* Records supplied:
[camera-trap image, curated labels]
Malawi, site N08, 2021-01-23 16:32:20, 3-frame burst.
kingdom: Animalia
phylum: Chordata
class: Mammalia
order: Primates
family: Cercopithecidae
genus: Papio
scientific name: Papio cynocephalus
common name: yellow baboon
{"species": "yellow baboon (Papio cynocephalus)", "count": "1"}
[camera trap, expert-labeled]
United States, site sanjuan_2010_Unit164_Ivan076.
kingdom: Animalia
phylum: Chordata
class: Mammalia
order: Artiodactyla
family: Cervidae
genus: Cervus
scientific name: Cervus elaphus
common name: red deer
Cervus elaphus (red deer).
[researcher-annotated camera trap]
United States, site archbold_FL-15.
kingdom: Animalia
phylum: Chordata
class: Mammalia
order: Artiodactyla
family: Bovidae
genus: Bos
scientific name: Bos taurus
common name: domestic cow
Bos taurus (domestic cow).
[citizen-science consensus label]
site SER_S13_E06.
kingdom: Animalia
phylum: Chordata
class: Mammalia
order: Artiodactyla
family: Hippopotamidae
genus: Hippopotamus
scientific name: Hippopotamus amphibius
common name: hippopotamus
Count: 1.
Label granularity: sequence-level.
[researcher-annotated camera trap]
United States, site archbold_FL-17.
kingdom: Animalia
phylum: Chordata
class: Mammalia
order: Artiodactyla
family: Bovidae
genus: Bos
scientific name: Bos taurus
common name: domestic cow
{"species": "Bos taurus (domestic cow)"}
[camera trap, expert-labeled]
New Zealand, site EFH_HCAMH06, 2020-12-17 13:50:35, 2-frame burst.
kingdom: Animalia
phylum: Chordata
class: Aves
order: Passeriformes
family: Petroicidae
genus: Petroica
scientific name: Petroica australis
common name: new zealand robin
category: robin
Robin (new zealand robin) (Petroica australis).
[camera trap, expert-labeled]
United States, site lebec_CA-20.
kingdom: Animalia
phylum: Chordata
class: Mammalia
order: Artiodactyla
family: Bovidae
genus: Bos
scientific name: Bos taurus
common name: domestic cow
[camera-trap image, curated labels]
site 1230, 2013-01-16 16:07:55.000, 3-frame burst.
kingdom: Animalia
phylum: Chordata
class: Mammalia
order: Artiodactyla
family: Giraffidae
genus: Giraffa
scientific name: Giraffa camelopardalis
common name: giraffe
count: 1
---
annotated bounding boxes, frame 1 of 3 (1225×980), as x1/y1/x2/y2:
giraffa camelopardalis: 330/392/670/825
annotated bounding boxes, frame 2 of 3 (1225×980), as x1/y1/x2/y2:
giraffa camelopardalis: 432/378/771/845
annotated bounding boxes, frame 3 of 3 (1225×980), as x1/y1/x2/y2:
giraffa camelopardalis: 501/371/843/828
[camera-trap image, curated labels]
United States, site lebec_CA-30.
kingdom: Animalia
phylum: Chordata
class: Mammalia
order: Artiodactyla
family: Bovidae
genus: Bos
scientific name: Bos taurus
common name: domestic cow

* Aim of the exercise:
The data, all of it, should be transcribed exactly.

* Exercise result:
[camera-trap image, curated labels]
Malawi, site N08, 2021-01-23 16:32:20, 3-frame burst.
kingdom: Animalia
phylum: Chordata
class: Mammalia
order: Primates
family: Cercopithecidae
genus: Papio
scientific name: Papio cynocephalus
common name: yellow baboon
{"species": "yellow baboon (Papio cynocephalus)", "count": "1"}
[camera trap, expert-labeled]
United States, site sanjuan_2010_Unit164_Ivan076.
kingdom: Animalia
phylum: Chordata
class: Mammalia
order: Artiodactyla
family: Cervidae
genus: Cervus
scientific name: Cervus elaphus
common name: red deer
Cervus elaphus (red deer).
[researcher-annotated camera trap]
United States, site archbold_FL-15.
kingdom: Animalia
phylum: Chordata
class: Mammalia
order: Artiodactyla
family: Bovidae
genus: Bos
scientific name: Bos taurus
common name: domestic cow
Bos taurus (domestic cow).
[citizen-science consensus label]
site SER_S13_E06.
kingdom: Animalia
phylum: Chordata
class: Mammalia
order: Artiodactyla
family: Hippopotamidae
genus: Hippopotamus
scientific name: Hippopotamus amphibius
common name: hippopotamus
Count: 1.
Label granularity: sequence-level.
[researcher-annotated camera trap]
United States, site archbold_FL-17.
kingdom: Animalia
phylum: Chordata
class: Mammalia
order: Artiodactyla
family: Bovidae
genus: Bos
scientific name: Bos taurus
common name: domestic cow
{"species": "Bos taurus (domestic cow)"}
[camera trap, expert-labeled]
New Zealand, site EFH_HCAMH06, 2020-12-17 13:50:35, 2-frame burst.
kingdom: Animalia
phylum: Chordata
class: Aves
order: Passeriformes
family: Petroicidae
genus: Petroica
scientific name: Petroica australis
common name: new zealand robin
category: robin
Robin (new zealand robin) (Petroica australis).
[camera trap, expert-labeled]
United States, site lebec_CA-20.
kingdom: Animalia
phylum: Chordata
class: Mammalia
order: Artiodactyla
family: Bovidae
genus: Bos
scientific name: Bos taurus
common name: domestic cow
[camera-trap image, curated labels]
site 1230, 2013-01-16 16:07:55.000, 3-frame burst.
kingdom: Animalia
phylum: Chordata
class: Mammalia
order: Artiodactyla
family: Giraffidae
genus: Giraffa
scientific name: Giraffa camelopardalis
common name: giraffe
count: 1
---
annotated bounding boxes, frame 1 of 3 (1225×980), as x1/y1/x2/y2:
giraffa camelopardalis: 330/392/670/825
annotated bounding boxes, frame 2 of 3 (1225×980), as x1/y1/x2/y2:
giraffa camelopardalis: 432/378/771/845
annotated bounding boxes, frame 3 of 3 (1225×980), as x1/y1/x2/y2:
giraffa camelopardalis: 501/371/843/828
[camera-trap image, curated labels]
United States, site lebec_CA-30.
kingdom: Animalia
phylum: Chordata
class: Mammalia
order: Artiodactyla
family: Bovidae
genus: Bos
scientific name: Bos taurus
common name: domestic cow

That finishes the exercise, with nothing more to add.